Friday, March 27, 2009

Letting the Game Come to You

I received an email today from the International Screenwriter's Association (ISA) asking me if I wanted the ad I put up weekly on Craigslist to spread the word about the Sages' blog to go out to 40,000 screenwriters. The site owner apparently culls ads such as ours on Craigslist and sends out mass email soliciting folks who might want to post to the ISA's exchange. It made me think about creating awareness and "buzz" around one's blog/website. In a similar vein, our webmaster approached Randy and me about the urgent need to starting "twittering" daily on our website in order to ramp up the traffic to the site/blog. We kind of had a senior moment about the whole thing. It was like deja vu all over again in that we had the same experience when deciding to start up this blog in the first place: Are we screenwriters or "tweeters?" Are we part of the literati or webheads? Are the two mutually exclusive? Complementary? Something in between?

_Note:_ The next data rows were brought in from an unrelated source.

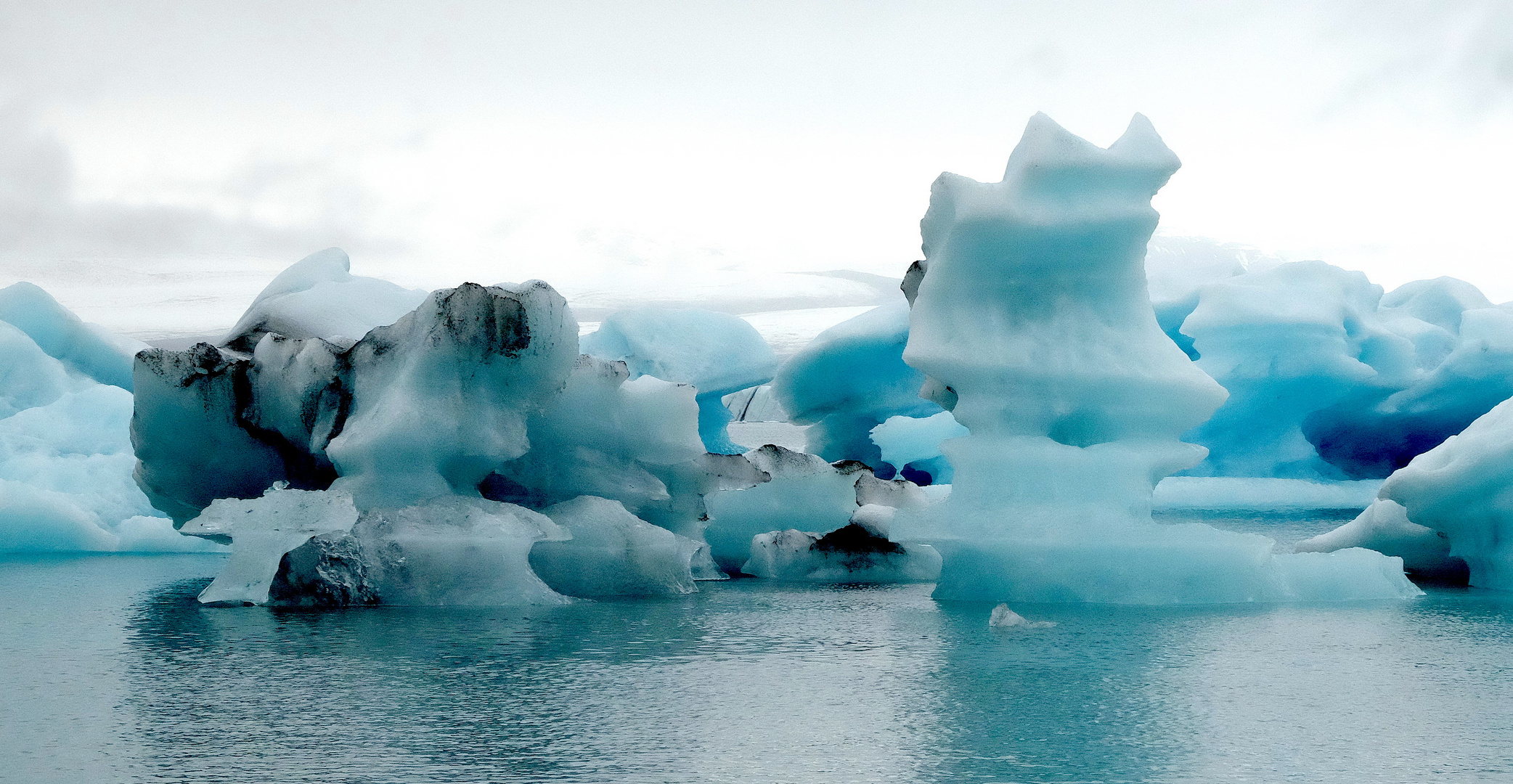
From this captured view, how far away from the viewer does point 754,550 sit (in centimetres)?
719

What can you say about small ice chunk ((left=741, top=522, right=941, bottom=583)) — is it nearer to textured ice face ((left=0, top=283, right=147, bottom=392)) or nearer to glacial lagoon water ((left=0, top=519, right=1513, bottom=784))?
glacial lagoon water ((left=0, top=519, right=1513, bottom=784))

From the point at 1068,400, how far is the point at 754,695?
9.53 feet

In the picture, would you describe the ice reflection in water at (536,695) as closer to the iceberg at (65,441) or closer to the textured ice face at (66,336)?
the iceberg at (65,441)

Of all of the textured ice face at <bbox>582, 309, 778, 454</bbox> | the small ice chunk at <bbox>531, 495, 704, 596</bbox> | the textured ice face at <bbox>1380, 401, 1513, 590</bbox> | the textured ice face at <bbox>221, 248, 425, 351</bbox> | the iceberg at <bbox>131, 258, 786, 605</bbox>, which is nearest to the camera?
the iceberg at <bbox>131, 258, 786, 605</bbox>

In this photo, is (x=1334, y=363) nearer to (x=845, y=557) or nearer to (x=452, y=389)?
(x=845, y=557)

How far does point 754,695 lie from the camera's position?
324cm

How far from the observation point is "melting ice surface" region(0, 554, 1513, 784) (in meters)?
2.48

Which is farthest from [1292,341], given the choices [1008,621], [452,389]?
[452,389]

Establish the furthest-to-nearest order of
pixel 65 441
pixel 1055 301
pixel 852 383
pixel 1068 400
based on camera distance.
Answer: pixel 852 383, pixel 65 441, pixel 1055 301, pixel 1068 400

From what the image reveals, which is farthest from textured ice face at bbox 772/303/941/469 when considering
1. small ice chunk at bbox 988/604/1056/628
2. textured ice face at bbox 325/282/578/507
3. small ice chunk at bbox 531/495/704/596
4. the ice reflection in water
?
the ice reflection in water

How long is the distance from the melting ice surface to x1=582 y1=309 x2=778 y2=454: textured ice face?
7.45m

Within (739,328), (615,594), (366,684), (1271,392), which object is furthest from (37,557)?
(1271,392)

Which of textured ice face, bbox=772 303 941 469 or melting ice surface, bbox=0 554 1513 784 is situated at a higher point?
textured ice face, bbox=772 303 941 469

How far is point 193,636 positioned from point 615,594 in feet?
6.32
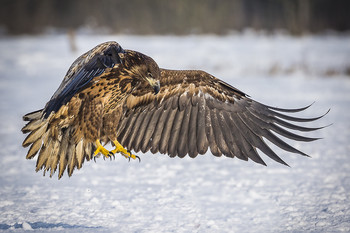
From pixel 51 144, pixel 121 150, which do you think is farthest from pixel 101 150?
pixel 51 144

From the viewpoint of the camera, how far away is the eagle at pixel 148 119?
13.8ft

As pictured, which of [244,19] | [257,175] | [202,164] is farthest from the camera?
[244,19]

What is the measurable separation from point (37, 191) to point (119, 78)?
159cm

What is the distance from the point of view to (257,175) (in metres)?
5.45

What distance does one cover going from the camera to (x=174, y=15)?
4597 centimetres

A buddy from my high school days is crazy about potato chips. He's something of a gearhead and started a hobbyist website on all things related to chips and snacking. Someone at Yahoo really liked the website and promoted it on My Yahoo! It was recognized as an 'it' website and written up in industry publications. Long and the short of it is that in the heyday, my buddy's hobbyist website was so busy he needed to buy a dedicated server for his apartment because of bandwidth issues; most intriguing was the extra income the site created for him; he had so much traffic the Google ads on his site were working overtime generating revenue.

Make no mistake his "hobbyist" website was consuming his life and its "care and feeding" would easily take from 15-20 hours a week. This was above and beyond his day job in the tech industry.

Part of the initial strategy of the Script Sages in starting our blog was to let the game come to us. As screenwriters, you can be made to feel like a supplicant constantly knocking on doors to an entrenched, elitist film industry. The internet is the great leveler. By being an opinion leader with something worthwhile to say you can bypass the gatekeepers completely. The world is truly flat and we benefit from this with our a blog, in that we can directly dialogue with the everyday screenwriter and the media mogul alike.

The rub for me personally is that writing for a blog is not the same as writing creatively. Print journalists who are having to make the jump to digital and on-line platforms have much the same dilemma. If you signed on to be a journalist and suddenly find yourself writing the company's blog...is that going to be as fulfilling as what you originally bargained for? Change has come. There's no putting the genie back in the bottle. You can let the game come to you. But I, for one, still have to wonder what the hidden costs are.